Em "O tempo fragmentado" (2002) o autor introduz uma proposta de ordenamento e articulação do
extenso campo clínico contemporâneo : segundo o díptico "modelo do sonho / modelo do ato". Este
díptico pivoteia explicitamente no papel da representação )e do irrepresentável) para colocar em
jogo as relações, ao mesmo tempo de continuidade e de ruptura, entre a primeira e a segunda
tópicas frudianas, das estruturas neuróticas e não neuróticas. Seu pivot implícito é a estrutura
enquadrante : a diferença (e a possível passagem) entre um e outro modelo corresponde ao
funcionamento da mesma.

Em que consistem os modelos desse díptico ? Tento concluir uma brevíssima pontuação dos
mesmos, que talvez permita vislumbrar as consequências clínicas enriquecedoras das propostas
metapsicológicas elaboradas por Green.

No modelo do sonho, a representação é um dado de partida, um elemento de base do psiquismo.

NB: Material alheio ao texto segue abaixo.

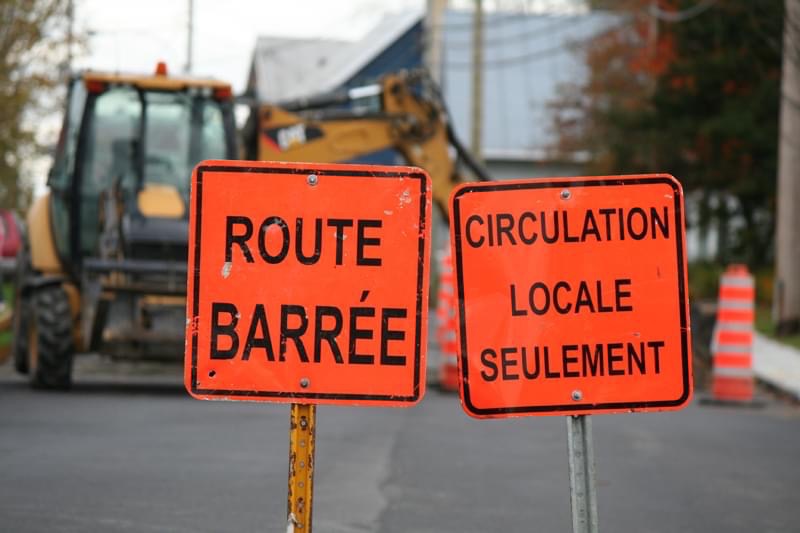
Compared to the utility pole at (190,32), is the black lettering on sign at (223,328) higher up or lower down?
lower down

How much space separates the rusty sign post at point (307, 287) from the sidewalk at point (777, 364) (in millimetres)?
12382

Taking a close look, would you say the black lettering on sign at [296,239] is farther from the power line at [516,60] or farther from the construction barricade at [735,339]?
the power line at [516,60]

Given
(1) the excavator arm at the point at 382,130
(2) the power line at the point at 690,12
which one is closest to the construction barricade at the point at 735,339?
(1) the excavator arm at the point at 382,130

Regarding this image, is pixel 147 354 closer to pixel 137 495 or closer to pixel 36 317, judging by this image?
pixel 36 317

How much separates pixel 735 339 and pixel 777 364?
5122mm

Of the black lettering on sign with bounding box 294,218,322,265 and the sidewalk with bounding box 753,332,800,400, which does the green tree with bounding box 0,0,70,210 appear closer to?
the sidewalk with bounding box 753,332,800,400

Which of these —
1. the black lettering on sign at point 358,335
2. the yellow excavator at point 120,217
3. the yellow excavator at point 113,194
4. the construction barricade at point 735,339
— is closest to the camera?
the black lettering on sign at point 358,335

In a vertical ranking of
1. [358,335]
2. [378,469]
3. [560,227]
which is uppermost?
[560,227]

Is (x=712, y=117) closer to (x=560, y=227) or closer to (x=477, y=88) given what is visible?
(x=477, y=88)

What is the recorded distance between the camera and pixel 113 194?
16062 mm

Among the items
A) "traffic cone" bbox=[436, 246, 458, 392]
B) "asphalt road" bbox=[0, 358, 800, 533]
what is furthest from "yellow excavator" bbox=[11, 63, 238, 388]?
"traffic cone" bbox=[436, 246, 458, 392]

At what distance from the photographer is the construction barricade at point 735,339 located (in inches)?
638

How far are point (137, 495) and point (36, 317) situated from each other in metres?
7.33

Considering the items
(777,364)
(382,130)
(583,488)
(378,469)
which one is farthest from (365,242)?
(777,364)
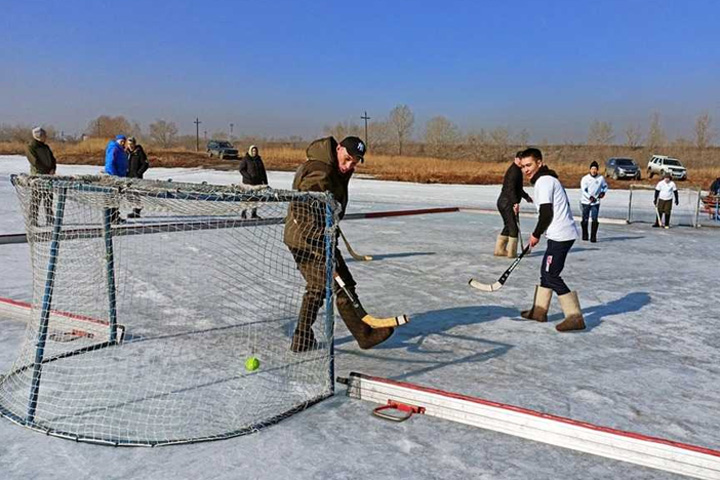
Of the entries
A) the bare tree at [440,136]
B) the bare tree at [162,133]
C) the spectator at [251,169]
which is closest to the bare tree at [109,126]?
the bare tree at [162,133]

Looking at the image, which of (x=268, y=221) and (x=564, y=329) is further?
(x=268, y=221)

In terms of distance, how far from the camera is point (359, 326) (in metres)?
4.52

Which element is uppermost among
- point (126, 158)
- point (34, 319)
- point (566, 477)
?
point (126, 158)

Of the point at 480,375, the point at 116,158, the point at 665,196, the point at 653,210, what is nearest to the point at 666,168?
the point at 653,210

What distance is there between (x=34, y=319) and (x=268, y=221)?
641 cm

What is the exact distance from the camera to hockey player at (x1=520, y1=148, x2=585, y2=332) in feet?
17.2

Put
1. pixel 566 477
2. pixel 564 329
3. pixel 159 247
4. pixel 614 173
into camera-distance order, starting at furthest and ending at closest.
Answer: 1. pixel 614 173
2. pixel 159 247
3. pixel 564 329
4. pixel 566 477

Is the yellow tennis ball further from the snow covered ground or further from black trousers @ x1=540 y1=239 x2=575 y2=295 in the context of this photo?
black trousers @ x1=540 y1=239 x2=575 y2=295

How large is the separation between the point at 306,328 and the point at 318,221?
842mm

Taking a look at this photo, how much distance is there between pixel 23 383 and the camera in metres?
3.84

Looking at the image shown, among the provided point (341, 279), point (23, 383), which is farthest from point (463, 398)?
point (23, 383)

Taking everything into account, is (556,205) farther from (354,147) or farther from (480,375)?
(354,147)

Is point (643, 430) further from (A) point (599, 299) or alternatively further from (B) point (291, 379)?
(A) point (599, 299)

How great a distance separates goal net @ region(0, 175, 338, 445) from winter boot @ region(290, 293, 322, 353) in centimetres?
6
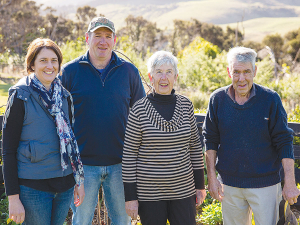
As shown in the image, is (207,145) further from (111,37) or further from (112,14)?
(112,14)

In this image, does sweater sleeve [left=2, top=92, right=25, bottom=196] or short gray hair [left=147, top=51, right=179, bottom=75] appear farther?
short gray hair [left=147, top=51, right=179, bottom=75]

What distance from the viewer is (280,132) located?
2242mm

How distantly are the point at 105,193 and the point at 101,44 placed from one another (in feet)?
4.13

A pulsão está fora do aparato, é um conceito limite, cujas articulações se articulam em uma fantasia
sexual inconsciente. O trauma é o efeito retroativo da sexualidade infantil resignificada. Expressão
do desejo reprimido, a compulsão de repetição também é uma compulsão de representação. O tripé
"neurose infantil – psiconeurose de transferência – neurose de transferência" articula o campo
clínico. As formações do inconsciente em geral, e em particular o sonho e seu relato constituem uma
via regia da análise, graças à compatibilidade entre representação de coisa e representação de
palabra articuladas transferencialmente na associação livre. Com tudo isso, o processo se cencebe
em outro tripé fundamental : enquadre/sonho/interpretação.

O modelo do ato está mais ligado à segunda tópica, à substituição do Inconsciente pelo Isso (por
ele as pulsões passam a estar dentro do aparato). Nele a representação é um resultado possível,
mas não um dado de partida. Parte-se da moção pulsional do Isso : esta poderá ligar-se, dando
lugar à representação, ou desligar-se esvaziando o aparato. Assim ocorrem falhas na ligação da
moção pulsional com a representação de coisa e de palabra. O trauma muda de signo ou se
desdobra : ao excesso debe-se somar a carência, as faltas graves do objeto primário, que se torna
para o narcisismo do sujeito um objeto-trauma. A compulsão de repetição mortífera ocupa o lugar da
realização de desejo como um referente de uma dinâmica pulsional. A representação e o pré-
consciente vêm-se transbordar por um funcionamento evacuativo, projetivo, dessimbolizante. O
irrepresentável irrompe no cenário analítico invadindo a associação livre e a atenção flutuante. O
super-investimento da percepção funciona como contra-investimento contra a representação. A
interpretação do conflito intrapsíquico deverá dar prioridade e articular-se com um trabalho de
diálogo analítico, centrado no inter-subjetivo, segundo uma dinâmica que o aproxima do modelo do
jogo. A aposta passa a ser a interiorização na atualidade da sessão3. Definitivamente, o enquadre
não pode ser usado como espaço potencial para sustentar e desdobrar a representação dos
conflitos subjetivos. A constituição de um espaço, uma relação e um objeto analítico dependerão –
ao menos durante um bom tempo – do enquadre interno do analista. Então o processo analítico
(com dispositivo clássico ou em face a face) será organizado segundo o tripé enquadre
interno/ato/interiorização.

3 Um dos caminhos é a construção pela comunicação analítica de um pré-consciente


dialógico (Urribarri, 1998) como rede figurativa verbal em que poderá sustentar-se o
funcionamento representativo do paciente.